Example 3 Measurement of mixed sample of lysate of green, orange and red luminescent enzyme (2)
Dispense 25 μl of lysate adjusted to the ratio shown in Table 4 into each well of the 96-well plate, add 125 μl of MultiReporter Assay System -Tripluc ^R -Detection Reagents (Toyobo) luminescent substrate Assay Reagent, Measurement was performed using a plate reader 1420 ARVO _MX (Perkin Elmer). The signal by each color luminescent enzyme was computed from the measured value. The measurement program consists of approximately 4 minutes and 55 seconds (injection mode, aspVol = syringeVol) for dispensing luminescent substrates into 96 wells, 4 minutes and 42 seconds per filter for 96 well reading (measurement time per well, 2.5 sec). FIG. 5 shows a graph plotting SLO and SLR standardized with SLG to which each color emission signal is calculated from the measured values and a certain amount is added. It was confirmed that measurement was performed with high accuracy in a 96-well plate format.

 The method for measuring multicolor luminescence in the present invention is used for measurement of an assay system using a multicolor luminescent enzyme that has been attracting attention in recent years. This assay system is a signal transduction using complex intracellular transcription control analysis and gene transcription as an index. It can be used as a system for analysis of systems and further for compound screening, and contributes greatly to industries such as drug discovery and medicine.

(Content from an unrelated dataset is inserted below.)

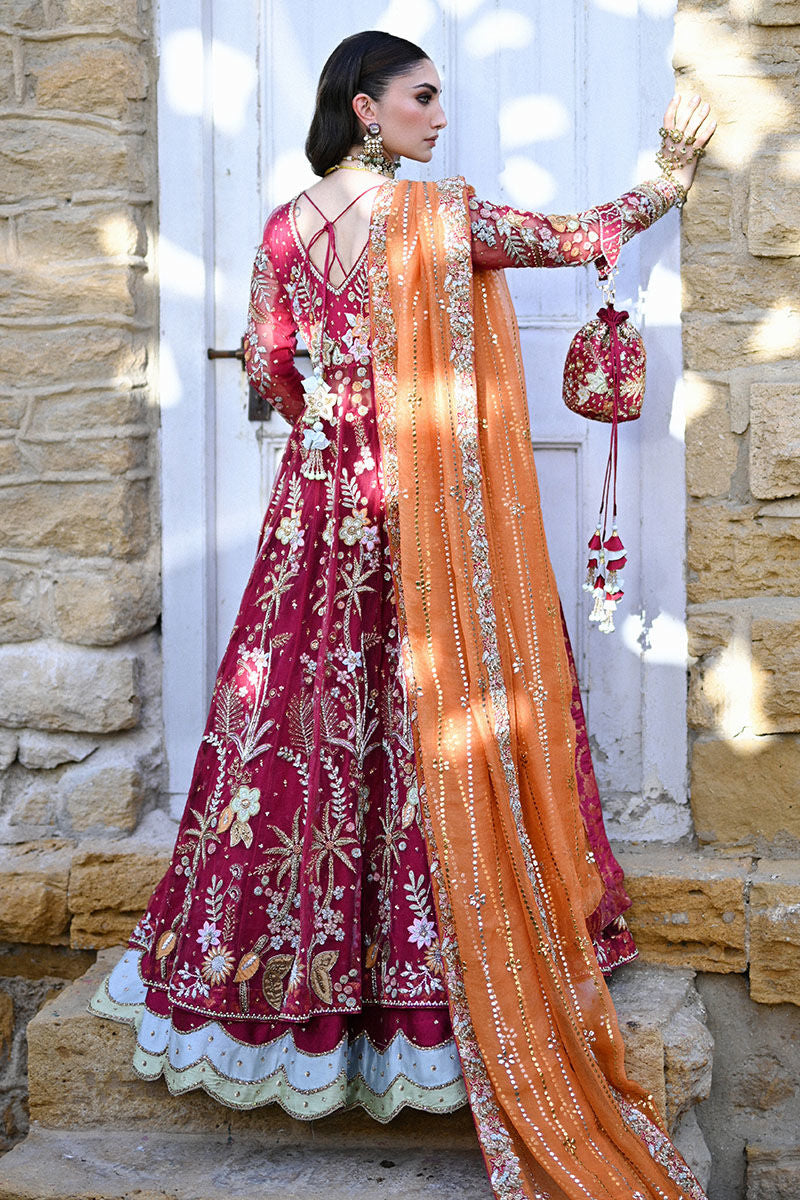 Noorain – Magenta Raw Silk Pakistani Bridal Dress for Weddings in USA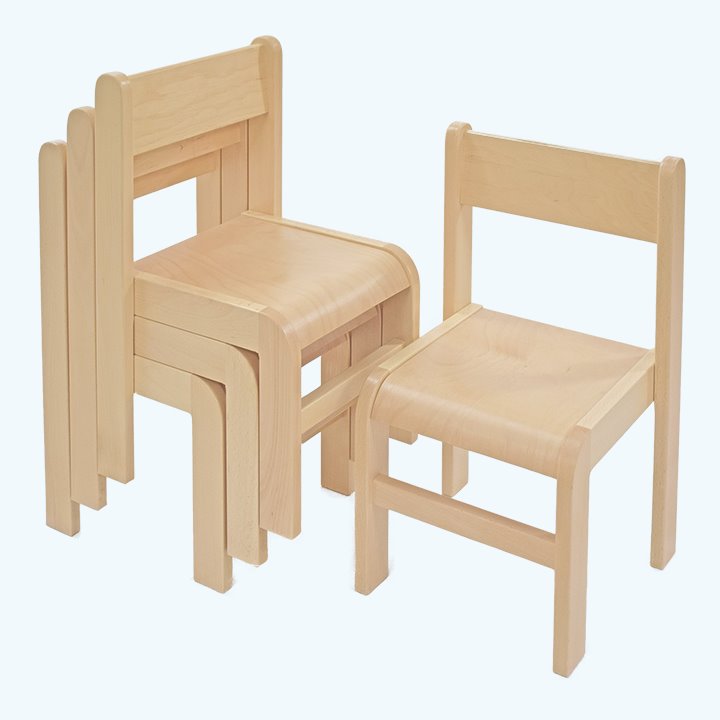 Stack of four childrens chairs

It is a conceptual diagram which shows the relationship between the emission spectrum by three luminescent enzymes (green, orange, red luminescent enzyme) and the transmission band of three optical filters. It shows the result of measuring the sample consisting of green, orange and red luminescent enzymes and calculating the respective signal values. It is a figure which shows the data of the front row | line | column and the last row | line at the time of measuring the sample which consists of green, orange, and red luminescent enzyme in a 96 well plate format, without adjusting a parameter. It is a figure which shows the data of the front row | line | column and the last row | line at the time of measuring the test substance which consists of green, orange, and red luminescent enzyme by adjusting the time required for substrate addition and the time required for 96-well reading in a 96 well plate format. It is a figure which shows the data at the time of measuring the sample which consists of green, orange, and a red luminescent enzyme in 96 well plate format.

Claims (7)

  In the activity evaluation of each luminescent enzyme in a sample containing N luminescent enzymes, the measurement is performed using N optical filters, and the filter transmittance and the light transmitted through each filter are determined based on the luminescent enzymes determined in advance. A method of calculating the relative light amount derived from each luminescent enzyme from the measured value.   The method according to claim 2, wherein N is 3 or more.   The method according to claims 1 to 3, wherein the N-color luminescent enzyme is selected from the group consisting of a green luminescent enzyme, an orange luminescent enzyme, and a red luminescent enzyme.  The method according to claim 4, wherein the N-color luminescent enzyme is selected from the group consisting of Iriomote botal, a railworm luciferase, and variants thereof.   The method according to claim 1, wherein the relative light amount derived from each luminescent enzyme is calculated using a determinant. In the measurement of specimens in plate format, the following steps are performed in units of plates, and a specimen measuring method containing N-color luminescent enzyme:
(1) Injecting a luminescent substrate into a well containing each specimen,
(2) measuring the transmitted light of each filter,
At this time, the time required for the injection process and each measurement process for measuring the transmitted light per filter is adjusted to be substantially the same time.   In the measurement of specimens containing N-color luminescent enzymes, measurement was performed using N optical filters, and each filter transmittance of luminescence derived from each luminescent enzyme determined in advance and each filter transmitted light measurement value were measured. Analysis software that calculates the relative light intensity derived from the luminescent enzyme.